> [THE TASKS]
A) In the NASA authorization article, rewrite the part starting with "Legislation that does" and going on through "may remain relevant.", replacing "effort" with "process".
B) According to the NASA authorization article, in what year was the most recent NASA authorization act enacted?
C) Continue the NASA authorization article from its last sentence.

> [EXCERPTED PASSAGE]
★ ★ ★ ★ ★
Senate Passes NASA Authorization at Last Minute, Too Late for House Action This Year
The Senate completed its legislative business for the 114th Congress in the early hours this morning. In its last legislative day, it passed dozens of bills by unanimous consent, including the NASA Transition Authorization Act. The House already has left, so it is too late for the bill to be finalized this year, but it could serve as the basis for a new bill in the next Congress. A link to the text of the bill as passed is available below.
The most recent NASA authorization act was enacted in 2010. It recommended funding levels only through FY2013, but the policy provisions remain in force until or unless changed by future legislation. The House passed a bill in 2014, but the Senate did not take it up. In February 2015, the House passed another bill (H.R. 810), very similar to the one passed in 2014. In April 2015, the House Science, Space, and Technology (SS&T) Committee approved a new bill, H.R. 2039, for FY2016-2017, but on a strictly party-line vote primarily because it included deep cuts to NASA’s Earth science program. The bill never advanced out of committee.
In September 2016, the Senate Commerce, Science, and Transportation Committee approved its own bill, S. 3346. Since that time, the House and Senate have been negotiating a final bill that blends the Senate committee’s bill, H.R. 810, and H.R. 2039.
The fruit of that negotiation is the version of S. 3346 that passed the Senate overnight.
The House and Senate have gone home for the year. In the past, Congress would adjourn “sine die” — “without a day” for returning. That signaled the end of a Congress (which lasts two years, divided into two sessions) and everyone would go home. However, under the Constitution, the President may appoint people to government positions that require Senate confirmation without such action if the Senate is in recess for three days or more (“recess appointments”). To avoid that, in recent years the Senate (and often the House) has scheduled “pro forma” sessions at three-day intervals whenever it takes a break where one Senator arrives at the chamber and gavels it in and out of session so it is not in recess for more than 3 days. Under the Constitution (Amendment XX), Congress must meet at noon on January 3 each year. Strictly speaking the 114th Congress, 2nd session ends at 11:59 am ET on January 3 and the 115th Congress, 1st session, begins at 12:00 pm ET on January 3. The Senate has pro forma sessions scheduled between now and January 3 so recess appointments are not possible, but no legislative business takes place during such sessions.
Legislation that does not pass in a Congress dies and the effort must begin again in the next Congress. Bills like this may serve as the basis for new legislation, however, so although there will be no further action in the 114th Congress, its text may remain relevant.
Congress also did not pass the Commerce-Justice-Science (CJS) appropriations bills that fund NASA. They were approved by the House and Senate Appropriations Committees, but were not passed by either chamber. NASA is operating under a Continuing Resolution that passed the Senate just before midnight that lasts through April 28, 2017.
★ ★ ★ ★ ★
> [DATASET EXTRACT]
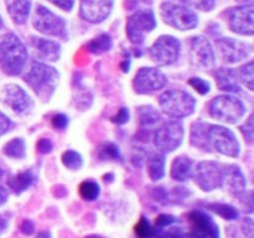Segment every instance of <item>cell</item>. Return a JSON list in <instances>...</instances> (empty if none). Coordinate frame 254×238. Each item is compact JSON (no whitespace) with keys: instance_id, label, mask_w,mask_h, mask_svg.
<instances>
[{"instance_id":"obj_1","label":"cell","mask_w":254,"mask_h":238,"mask_svg":"<svg viewBox=\"0 0 254 238\" xmlns=\"http://www.w3.org/2000/svg\"><path fill=\"white\" fill-rule=\"evenodd\" d=\"M27 60L24 44L15 35L7 34L0 40V68L10 76L22 72Z\"/></svg>"},{"instance_id":"obj_2","label":"cell","mask_w":254,"mask_h":238,"mask_svg":"<svg viewBox=\"0 0 254 238\" xmlns=\"http://www.w3.org/2000/svg\"><path fill=\"white\" fill-rule=\"evenodd\" d=\"M24 81L31 87L41 101L47 102L59 83V73L52 67L40 62H32L31 67L25 74Z\"/></svg>"},{"instance_id":"obj_3","label":"cell","mask_w":254,"mask_h":238,"mask_svg":"<svg viewBox=\"0 0 254 238\" xmlns=\"http://www.w3.org/2000/svg\"><path fill=\"white\" fill-rule=\"evenodd\" d=\"M207 111L212 118L226 123L235 124L245 117L246 107L238 98L231 96H220L207 104Z\"/></svg>"},{"instance_id":"obj_4","label":"cell","mask_w":254,"mask_h":238,"mask_svg":"<svg viewBox=\"0 0 254 238\" xmlns=\"http://www.w3.org/2000/svg\"><path fill=\"white\" fill-rule=\"evenodd\" d=\"M161 108L168 116L174 118H184L195 111L196 102L192 96L184 91L173 89L166 91L159 98Z\"/></svg>"},{"instance_id":"obj_5","label":"cell","mask_w":254,"mask_h":238,"mask_svg":"<svg viewBox=\"0 0 254 238\" xmlns=\"http://www.w3.org/2000/svg\"><path fill=\"white\" fill-rule=\"evenodd\" d=\"M164 21L179 30H191L197 25V16L193 11L181 5L164 2L160 7Z\"/></svg>"},{"instance_id":"obj_6","label":"cell","mask_w":254,"mask_h":238,"mask_svg":"<svg viewBox=\"0 0 254 238\" xmlns=\"http://www.w3.org/2000/svg\"><path fill=\"white\" fill-rule=\"evenodd\" d=\"M32 24L35 29L45 35L56 37H64L66 35V24L64 20L41 5L35 10Z\"/></svg>"},{"instance_id":"obj_7","label":"cell","mask_w":254,"mask_h":238,"mask_svg":"<svg viewBox=\"0 0 254 238\" xmlns=\"http://www.w3.org/2000/svg\"><path fill=\"white\" fill-rule=\"evenodd\" d=\"M208 138H210V145L215 148V150H217L218 153L233 156V158L240 154V143L230 129L220 125H210Z\"/></svg>"},{"instance_id":"obj_8","label":"cell","mask_w":254,"mask_h":238,"mask_svg":"<svg viewBox=\"0 0 254 238\" xmlns=\"http://www.w3.org/2000/svg\"><path fill=\"white\" fill-rule=\"evenodd\" d=\"M180 55V42L173 36H161L149 49V56L155 63L166 66L178 60Z\"/></svg>"},{"instance_id":"obj_9","label":"cell","mask_w":254,"mask_h":238,"mask_svg":"<svg viewBox=\"0 0 254 238\" xmlns=\"http://www.w3.org/2000/svg\"><path fill=\"white\" fill-rule=\"evenodd\" d=\"M183 138V124L179 120H170L155 131V134H154V143H155L156 148L160 149L161 151L170 153V151L175 150L180 145Z\"/></svg>"},{"instance_id":"obj_10","label":"cell","mask_w":254,"mask_h":238,"mask_svg":"<svg viewBox=\"0 0 254 238\" xmlns=\"http://www.w3.org/2000/svg\"><path fill=\"white\" fill-rule=\"evenodd\" d=\"M155 17L151 10H139L131 15L127 24V35L134 44H141L145 34L155 27Z\"/></svg>"},{"instance_id":"obj_11","label":"cell","mask_w":254,"mask_h":238,"mask_svg":"<svg viewBox=\"0 0 254 238\" xmlns=\"http://www.w3.org/2000/svg\"><path fill=\"white\" fill-rule=\"evenodd\" d=\"M0 98L6 106L12 109V112L19 116H27L31 112L34 103L27 96L26 92L19 86L15 84H7L2 88Z\"/></svg>"},{"instance_id":"obj_12","label":"cell","mask_w":254,"mask_h":238,"mask_svg":"<svg viewBox=\"0 0 254 238\" xmlns=\"http://www.w3.org/2000/svg\"><path fill=\"white\" fill-rule=\"evenodd\" d=\"M225 166L212 161H202L196 166L195 180L203 190H213L223 182Z\"/></svg>"},{"instance_id":"obj_13","label":"cell","mask_w":254,"mask_h":238,"mask_svg":"<svg viewBox=\"0 0 254 238\" xmlns=\"http://www.w3.org/2000/svg\"><path fill=\"white\" fill-rule=\"evenodd\" d=\"M189 50H190V60L193 66L198 68H211L215 63V52L205 37H192L190 40Z\"/></svg>"},{"instance_id":"obj_14","label":"cell","mask_w":254,"mask_h":238,"mask_svg":"<svg viewBox=\"0 0 254 238\" xmlns=\"http://www.w3.org/2000/svg\"><path fill=\"white\" fill-rule=\"evenodd\" d=\"M220 57L226 63H236L247 59L251 54V46L245 42L232 39H221L216 41Z\"/></svg>"},{"instance_id":"obj_15","label":"cell","mask_w":254,"mask_h":238,"mask_svg":"<svg viewBox=\"0 0 254 238\" xmlns=\"http://www.w3.org/2000/svg\"><path fill=\"white\" fill-rule=\"evenodd\" d=\"M165 84L166 77L155 68H140L134 78V89L138 93H151Z\"/></svg>"},{"instance_id":"obj_16","label":"cell","mask_w":254,"mask_h":238,"mask_svg":"<svg viewBox=\"0 0 254 238\" xmlns=\"http://www.w3.org/2000/svg\"><path fill=\"white\" fill-rule=\"evenodd\" d=\"M231 30L241 35H253V6H241L232 9L228 14Z\"/></svg>"},{"instance_id":"obj_17","label":"cell","mask_w":254,"mask_h":238,"mask_svg":"<svg viewBox=\"0 0 254 238\" xmlns=\"http://www.w3.org/2000/svg\"><path fill=\"white\" fill-rule=\"evenodd\" d=\"M113 0H82L81 15L91 22H101L109 15Z\"/></svg>"},{"instance_id":"obj_18","label":"cell","mask_w":254,"mask_h":238,"mask_svg":"<svg viewBox=\"0 0 254 238\" xmlns=\"http://www.w3.org/2000/svg\"><path fill=\"white\" fill-rule=\"evenodd\" d=\"M30 45L35 49L41 59L46 61H57L60 57V45L49 40L39 39V37H31Z\"/></svg>"},{"instance_id":"obj_19","label":"cell","mask_w":254,"mask_h":238,"mask_svg":"<svg viewBox=\"0 0 254 238\" xmlns=\"http://www.w3.org/2000/svg\"><path fill=\"white\" fill-rule=\"evenodd\" d=\"M6 7L15 24L22 25L29 16L31 1L30 0H6Z\"/></svg>"},{"instance_id":"obj_20","label":"cell","mask_w":254,"mask_h":238,"mask_svg":"<svg viewBox=\"0 0 254 238\" xmlns=\"http://www.w3.org/2000/svg\"><path fill=\"white\" fill-rule=\"evenodd\" d=\"M190 221L192 222L193 227H196L210 238H218L217 227L207 215L200 211H193L190 213Z\"/></svg>"},{"instance_id":"obj_21","label":"cell","mask_w":254,"mask_h":238,"mask_svg":"<svg viewBox=\"0 0 254 238\" xmlns=\"http://www.w3.org/2000/svg\"><path fill=\"white\" fill-rule=\"evenodd\" d=\"M215 78L217 81V87L221 91L240 92L237 74L232 69L220 68L215 72Z\"/></svg>"},{"instance_id":"obj_22","label":"cell","mask_w":254,"mask_h":238,"mask_svg":"<svg viewBox=\"0 0 254 238\" xmlns=\"http://www.w3.org/2000/svg\"><path fill=\"white\" fill-rule=\"evenodd\" d=\"M193 170V163L189 156L181 155L178 156L175 160L173 161V166H171V176L174 180L184 181L188 180L191 176Z\"/></svg>"},{"instance_id":"obj_23","label":"cell","mask_w":254,"mask_h":238,"mask_svg":"<svg viewBox=\"0 0 254 238\" xmlns=\"http://www.w3.org/2000/svg\"><path fill=\"white\" fill-rule=\"evenodd\" d=\"M208 124L201 123H193L191 126V144L197 148L203 149V150H208L211 148L210 145V138H208Z\"/></svg>"},{"instance_id":"obj_24","label":"cell","mask_w":254,"mask_h":238,"mask_svg":"<svg viewBox=\"0 0 254 238\" xmlns=\"http://www.w3.org/2000/svg\"><path fill=\"white\" fill-rule=\"evenodd\" d=\"M223 181H226L231 190L235 192H241L246 186L245 176L242 171L237 165H230L225 168V174H223Z\"/></svg>"},{"instance_id":"obj_25","label":"cell","mask_w":254,"mask_h":238,"mask_svg":"<svg viewBox=\"0 0 254 238\" xmlns=\"http://www.w3.org/2000/svg\"><path fill=\"white\" fill-rule=\"evenodd\" d=\"M148 173L153 180H160L165 174V158L161 154H151L146 161Z\"/></svg>"},{"instance_id":"obj_26","label":"cell","mask_w":254,"mask_h":238,"mask_svg":"<svg viewBox=\"0 0 254 238\" xmlns=\"http://www.w3.org/2000/svg\"><path fill=\"white\" fill-rule=\"evenodd\" d=\"M34 178H35L31 171H22V173H19L16 176L10 178L9 186L10 188H12V191L20 193L30 187V185L34 182Z\"/></svg>"},{"instance_id":"obj_27","label":"cell","mask_w":254,"mask_h":238,"mask_svg":"<svg viewBox=\"0 0 254 238\" xmlns=\"http://www.w3.org/2000/svg\"><path fill=\"white\" fill-rule=\"evenodd\" d=\"M112 47V40L108 35L103 34L101 36L96 37V39L92 40L91 42H88V45L86 46V51L92 52L94 55H101L103 52L108 51Z\"/></svg>"},{"instance_id":"obj_28","label":"cell","mask_w":254,"mask_h":238,"mask_svg":"<svg viewBox=\"0 0 254 238\" xmlns=\"http://www.w3.org/2000/svg\"><path fill=\"white\" fill-rule=\"evenodd\" d=\"M79 196L86 201H93L98 197L99 195V186L98 183L92 180H86L79 185L78 187Z\"/></svg>"},{"instance_id":"obj_29","label":"cell","mask_w":254,"mask_h":238,"mask_svg":"<svg viewBox=\"0 0 254 238\" xmlns=\"http://www.w3.org/2000/svg\"><path fill=\"white\" fill-rule=\"evenodd\" d=\"M159 119H160V116L151 107L146 106L139 108V121H140V125L145 126V128L146 126L154 125L155 123H158Z\"/></svg>"},{"instance_id":"obj_30","label":"cell","mask_w":254,"mask_h":238,"mask_svg":"<svg viewBox=\"0 0 254 238\" xmlns=\"http://www.w3.org/2000/svg\"><path fill=\"white\" fill-rule=\"evenodd\" d=\"M4 154L11 158H24L25 155V143L22 139L16 138L12 139L11 141L4 146Z\"/></svg>"},{"instance_id":"obj_31","label":"cell","mask_w":254,"mask_h":238,"mask_svg":"<svg viewBox=\"0 0 254 238\" xmlns=\"http://www.w3.org/2000/svg\"><path fill=\"white\" fill-rule=\"evenodd\" d=\"M237 78L247 87L248 89L253 91V62H248L243 67H241L237 72Z\"/></svg>"},{"instance_id":"obj_32","label":"cell","mask_w":254,"mask_h":238,"mask_svg":"<svg viewBox=\"0 0 254 238\" xmlns=\"http://www.w3.org/2000/svg\"><path fill=\"white\" fill-rule=\"evenodd\" d=\"M62 163L66 168L77 170L82 166V158L78 153L73 150H67L62 154Z\"/></svg>"},{"instance_id":"obj_33","label":"cell","mask_w":254,"mask_h":238,"mask_svg":"<svg viewBox=\"0 0 254 238\" xmlns=\"http://www.w3.org/2000/svg\"><path fill=\"white\" fill-rule=\"evenodd\" d=\"M98 156L103 160H116L119 159V150L113 143H106L99 148Z\"/></svg>"},{"instance_id":"obj_34","label":"cell","mask_w":254,"mask_h":238,"mask_svg":"<svg viewBox=\"0 0 254 238\" xmlns=\"http://www.w3.org/2000/svg\"><path fill=\"white\" fill-rule=\"evenodd\" d=\"M134 232L136 233L139 238H149L153 235V228H151L150 223L145 217H140L138 223L134 227Z\"/></svg>"},{"instance_id":"obj_35","label":"cell","mask_w":254,"mask_h":238,"mask_svg":"<svg viewBox=\"0 0 254 238\" xmlns=\"http://www.w3.org/2000/svg\"><path fill=\"white\" fill-rule=\"evenodd\" d=\"M180 1L185 2L186 5H190L195 9L202 10V11H210L216 4V0H180Z\"/></svg>"},{"instance_id":"obj_36","label":"cell","mask_w":254,"mask_h":238,"mask_svg":"<svg viewBox=\"0 0 254 238\" xmlns=\"http://www.w3.org/2000/svg\"><path fill=\"white\" fill-rule=\"evenodd\" d=\"M189 84H190L191 87H193V88L196 89V92H198L200 94H207L211 88L208 82L203 81V79L201 78H197V77L189 79Z\"/></svg>"},{"instance_id":"obj_37","label":"cell","mask_w":254,"mask_h":238,"mask_svg":"<svg viewBox=\"0 0 254 238\" xmlns=\"http://www.w3.org/2000/svg\"><path fill=\"white\" fill-rule=\"evenodd\" d=\"M213 207H215L213 210L217 211L221 216H223V217L227 218V220H235L238 215L237 211H236L235 208L230 207V206L227 205H215Z\"/></svg>"},{"instance_id":"obj_38","label":"cell","mask_w":254,"mask_h":238,"mask_svg":"<svg viewBox=\"0 0 254 238\" xmlns=\"http://www.w3.org/2000/svg\"><path fill=\"white\" fill-rule=\"evenodd\" d=\"M68 124V119L64 114H56V116L52 118V125L54 128H56L57 130H64V128Z\"/></svg>"},{"instance_id":"obj_39","label":"cell","mask_w":254,"mask_h":238,"mask_svg":"<svg viewBox=\"0 0 254 238\" xmlns=\"http://www.w3.org/2000/svg\"><path fill=\"white\" fill-rule=\"evenodd\" d=\"M37 151L41 154H49L52 150V141L47 138H42L36 144Z\"/></svg>"},{"instance_id":"obj_40","label":"cell","mask_w":254,"mask_h":238,"mask_svg":"<svg viewBox=\"0 0 254 238\" xmlns=\"http://www.w3.org/2000/svg\"><path fill=\"white\" fill-rule=\"evenodd\" d=\"M242 133H243V135L247 138L248 143H252V140H253V117H250L247 120V123H245V125L242 126Z\"/></svg>"},{"instance_id":"obj_41","label":"cell","mask_w":254,"mask_h":238,"mask_svg":"<svg viewBox=\"0 0 254 238\" xmlns=\"http://www.w3.org/2000/svg\"><path fill=\"white\" fill-rule=\"evenodd\" d=\"M129 120V112L127 108H121L118 111V113L112 118V121L117 124H124Z\"/></svg>"},{"instance_id":"obj_42","label":"cell","mask_w":254,"mask_h":238,"mask_svg":"<svg viewBox=\"0 0 254 238\" xmlns=\"http://www.w3.org/2000/svg\"><path fill=\"white\" fill-rule=\"evenodd\" d=\"M10 126H11V121H10V119L0 112V136H1L2 134L6 133V131L10 129Z\"/></svg>"},{"instance_id":"obj_43","label":"cell","mask_w":254,"mask_h":238,"mask_svg":"<svg viewBox=\"0 0 254 238\" xmlns=\"http://www.w3.org/2000/svg\"><path fill=\"white\" fill-rule=\"evenodd\" d=\"M175 221V218L171 217L169 215H160L158 218H156V227H164V226H169Z\"/></svg>"},{"instance_id":"obj_44","label":"cell","mask_w":254,"mask_h":238,"mask_svg":"<svg viewBox=\"0 0 254 238\" xmlns=\"http://www.w3.org/2000/svg\"><path fill=\"white\" fill-rule=\"evenodd\" d=\"M50 1L56 6L61 7L62 10H66V11H69L73 6V0H50Z\"/></svg>"},{"instance_id":"obj_45","label":"cell","mask_w":254,"mask_h":238,"mask_svg":"<svg viewBox=\"0 0 254 238\" xmlns=\"http://www.w3.org/2000/svg\"><path fill=\"white\" fill-rule=\"evenodd\" d=\"M21 231L26 235H30V233L34 232V226L30 221H24V223L21 225Z\"/></svg>"},{"instance_id":"obj_46","label":"cell","mask_w":254,"mask_h":238,"mask_svg":"<svg viewBox=\"0 0 254 238\" xmlns=\"http://www.w3.org/2000/svg\"><path fill=\"white\" fill-rule=\"evenodd\" d=\"M7 198V191L5 190L2 186H0V205H2V203L6 201Z\"/></svg>"},{"instance_id":"obj_47","label":"cell","mask_w":254,"mask_h":238,"mask_svg":"<svg viewBox=\"0 0 254 238\" xmlns=\"http://www.w3.org/2000/svg\"><path fill=\"white\" fill-rule=\"evenodd\" d=\"M6 174H7L6 168H5V166L0 163V178H5V176H6Z\"/></svg>"},{"instance_id":"obj_48","label":"cell","mask_w":254,"mask_h":238,"mask_svg":"<svg viewBox=\"0 0 254 238\" xmlns=\"http://www.w3.org/2000/svg\"><path fill=\"white\" fill-rule=\"evenodd\" d=\"M4 227H5V223L2 222V220H1V218H0V231L4 230Z\"/></svg>"},{"instance_id":"obj_49","label":"cell","mask_w":254,"mask_h":238,"mask_svg":"<svg viewBox=\"0 0 254 238\" xmlns=\"http://www.w3.org/2000/svg\"><path fill=\"white\" fill-rule=\"evenodd\" d=\"M1 26H2V22H1V19H0V29H1Z\"/></svg>"}]
</instances>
★ ★ ★ ★ ★
> [ANSWERS TO THE TASKS]
A)
Legislation that does not pass in a Congress dies and the process must begin again in the next Congress. Bills like this may serve as the basis for new legislation, however, so although there will be no further action in the 114th Congress, its text may remain relevant.

B) 2010

C)
Most of the key congressional players for NASA will still be in their positions when the 115th Congress convenes on January 3. Three exceptions are Rep. Donna Edwards (D-Maryland), the top Democrat on the House SS&T’s Space Subcommittee, who ran for Senate and lost; Rep. Mike Honda (D-California), top Democrat on the House CJS appropriations subcommittee, who lost his reelection bid; and Sen. Barbara Mikulski (D-Maryland), top Democrat on the full Senate Appropriations Committee as well as its CJS subcommittee, who retired.
The hope was to get a new NASA authorization bill passed before a new President took office to codify congressional direction before any changes were made. Theoretically, that could still happen. Donald Trump will not become President until January 20, and the House and Senate will be back in session for legislative business beginning January 3. The text of this bill could be introduced as new legislation and passed in the first weeks of the new Congress. Anything can happen. Thus, it is summarized below even though officially it is dead now.
In brief, the 139-page Senate-passed bill does the following:
- Funding: authorizes $19.508 billion for NASA for FY2017 (future years are not addressed). That is the same amount as approved by the House Appropriations Committee in the FY2017 CJS bill, and $202 million more than what the Senate Appropriations Committee approved ($19.306 billion). Authorization bills do not actually provide any money. Only appropriations bills do that, although authorization bills provide guidance to appropriators on how the committees that oversee an agency, like NASA, think the money should be spent. In this case, the authorization bill allocates the money differently than either appropriations bill.
- International Space Station (ISS): offers a sense of Congress that ISS should continue at least until 2024, with an evaluation of extending it to 2028. Amends the 2010 NASA authorization act to direct that NASA may not acquire human spaceflight transportation services to and from ISS from a foreign entity unless certain conditions exist. Requires that commercial crew systems meet NASA human rating requirements. States that it is U.S. policy for NASA to procure commercial cargo services through fair and open competition in compliance with Federal Acquisition Regulations. Offers a sense of Congress that an orderly transition is needed to a future where NASA no
longer is the primary supplier and consumer of low Earth orbit (LEO)
human spaceflight capabilities and requires biennial reports from NASA on how to achieve that transition. - Space Communications: requires a plan on how to meet NASA’s LEO and deep space communications and navigation needs for the next 20 years.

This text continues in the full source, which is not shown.